Text under study:
BEGIN

Different strokes: Rahul Dravid and Virat Kohli celebrate a century, a few years apart. (Getty Images)
Different strokes: Rahul Dravid and Virat Kohli celebrate a century, a few years apart. (Getty Images)

Legacies are a tricky business, and sporting legacies even more so; these morph all the time, in a heady cocktail of lived history and ice-cold statistics. Someone elevates them by reminiscing about an important century at home, someone else adds to it with a vivid description of a fighting knock overseas, and some others pull it down by throwing statistics against the moving ball or recounting a failed series in a faraway land.

So, when Virat Kohli retired from Test cricket, a frenzy to decipher what it meant took over pundits around the world.

They knew that he was the defining batsman of his era across formats. That he didn’t just fashion victories but also rebranded the sport in his own image. That he elevated the art of batting by striking an impossible balance between slashing risks and scoring freely. That he changed cricket’s athletic paradigm by making fitness rather than finesse the foundation of a monumental career.

But they also knew that, with a Test average of 46.85, Kohli didn’t have the numbers to faithfully illustrate his impact. An HT editorial, for instance, perfectly described him as being statistically closer to VVS Laxman and G Vishwanath than Sachin Tendulkar, Sunil Gavaskar and Rahul Dravid.

Another piece, by the redoubtable sports writer Sharda Ugra, called him “fourth in line behind the biggest of our Test batting Daddies — Tendulkar, Dravid, Gavaskar”.

What struck me, as tribute after tribute rolled in, was that the attempts to aptly place Kohli in the pantheon had led to the rise of a refreshing new theme across the board, one that summed up the complex nature of sporting legacies but also delivered some long-pending justice.

Hold that thought for a moment.

Past the Wall

My favourite Rahul Dravid story is from Islamabad in 2004. We were staying at the same hotel during the third Test at Rawalpindi — I was a cricket writer then; he was already one of the Fab Four — and we ended up having dinner with a small group of common friends and acquaintances. It was the evening after the first day’s play and Dravid was 10 not out. As he got up to leave, we pressed him to stay for a few more minutes. “No, no, no,” he replied with a smile, “I’d better go get some rest. I have to bat the whole day tomorrow.” We laughed at his use of the words “the whole day” and waved goodbye.

Against a barrage from Shoaib Akhtar and Mohammad Sami the next morning, Dravid stayed true to his word. He was 134 not out at close of play on Day 2. Then, for good measure, he batted another two-and-a-half sessions on Day 3, for his highest Test score: a match-winning, series-altering, and what ought to have been legacy-defining, 270.

END

Source information:
BEGIN

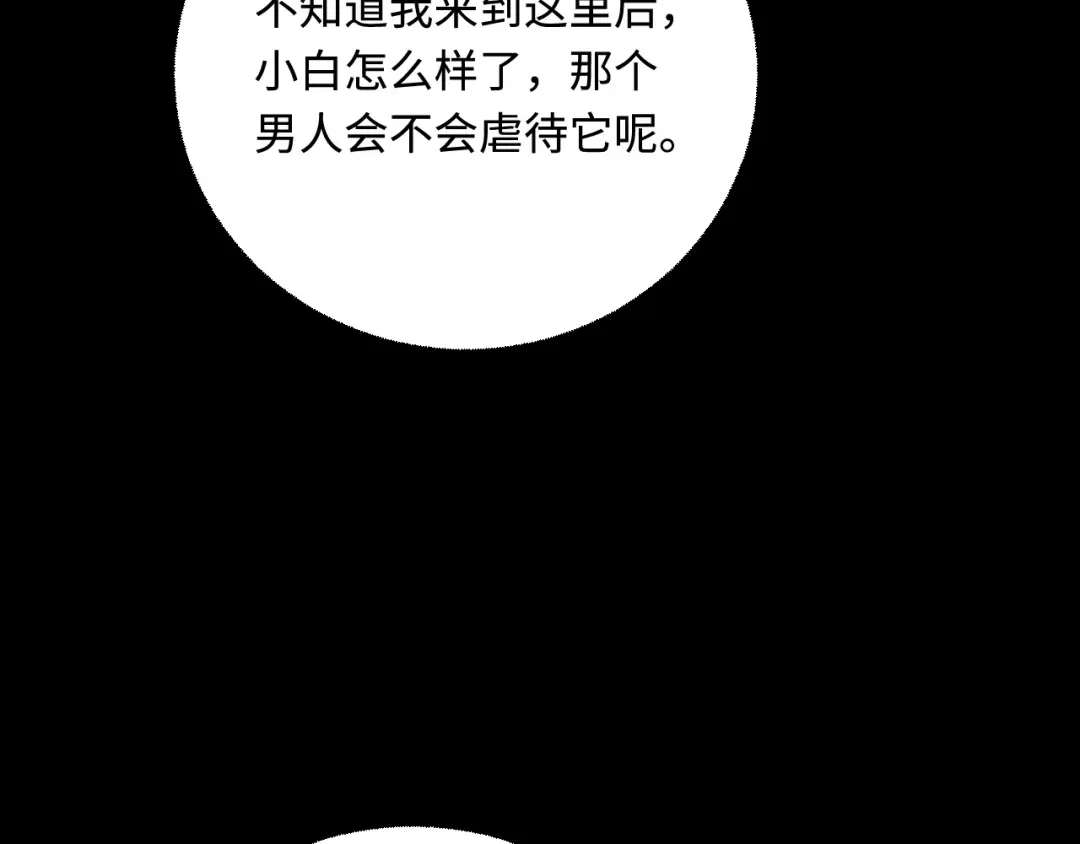 傲娇兽夫驯服计划 30 蓄意报复 第47页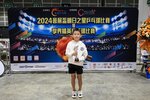 MCC_2054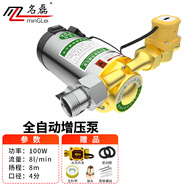 名磊（mlnGLel）熱水器靜音增壓泵家用洗澡自來水壓力泵熱水器管道增壓水泵 100W（單龍頭增壓泵)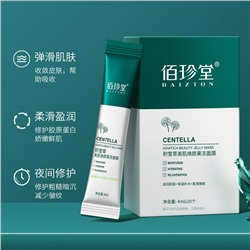 Ночная маска с центеллой Baizton, 4мл*20шт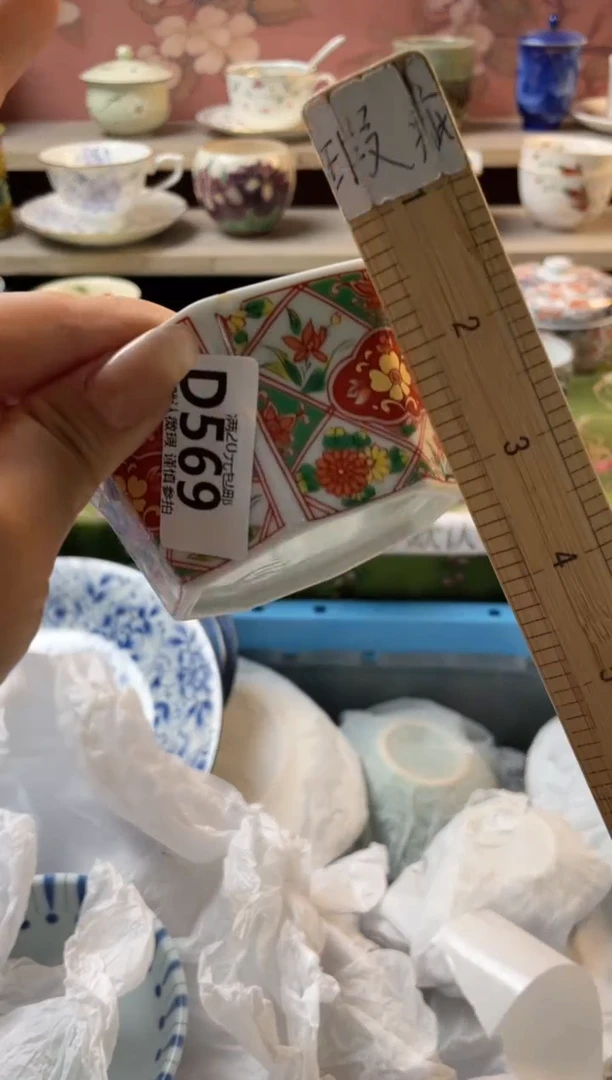 瓷片网****方瓷器瓷器D569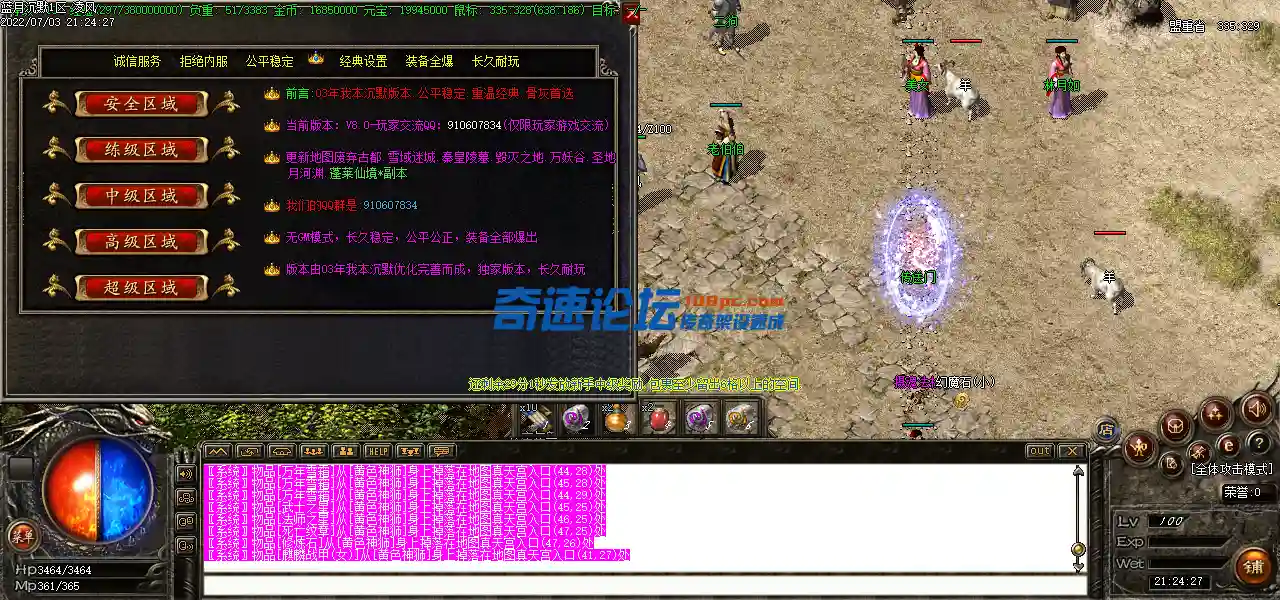 Images07.webp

END

Work order A: Using the column on Kohli and Dravid, say whether each statement agrees with it, answering yes or no and quoting the deciding words: (i) Kohli's Test average was 46.85. (ii) Dravid was 134 not out at the end of the first day's play. (iii) One writer ranked Kohli fourth behind Tendulkar, Dravid and Gavaskar.
Work order B: Which two bowlers does the column on Kohli and Dravid name as Dravid's opponents on the morning of Day 2?
Work order C: Resume the column on Kohli and Dravid, picking up after its final sentence.

Task response A:
(i) Yes: "with a Test average of 46.85"
(ii) No: "It was the evening after the first day’s play and Dravid was 10 not out."
(iii) Yes: "fourth in line behind the biggest of our Test batting Daddies — Tendulkar, Dravid, Gavaskar"

Task response B: Shoaib Akhtar and Mohammad Sami.

Task response C:
But India has had a strange relationship with Dravid.

Over the years, we celebrated his resolve, fortitude and technical perfection at the crease, his gallantry in the slip cordon, and his grace off the field. But we rued the fact that he didn’t have the qualities modern fandom demands. He was not dashing, flamboyant or overtly aggressive. He didn’t set pulses racing. On the contrary, his virtues were of the kind that young, restless icon-makers scoff at instead of seeking to emulate.

I’ve always held that his nickname The Wall, born of good intentions, did him a great disservice. A wall is a passive obstacle that wears down attackers without mounting a retaliation of its own. A wall can’t do what Dravid did on countless occasions (Hamilton, 1999; Leeds, 2002; Adelaide, 2003; Rawalpindi, 2004; Jamaica, 2011): charge at the opposing army, slay warriors in the path, and hoist a flag in the enemy’s citadel. Sure, there were instances when he chose to take on the role of a wall, but how could a sobriquet that barely begins to describe Dravid be used to sum him up?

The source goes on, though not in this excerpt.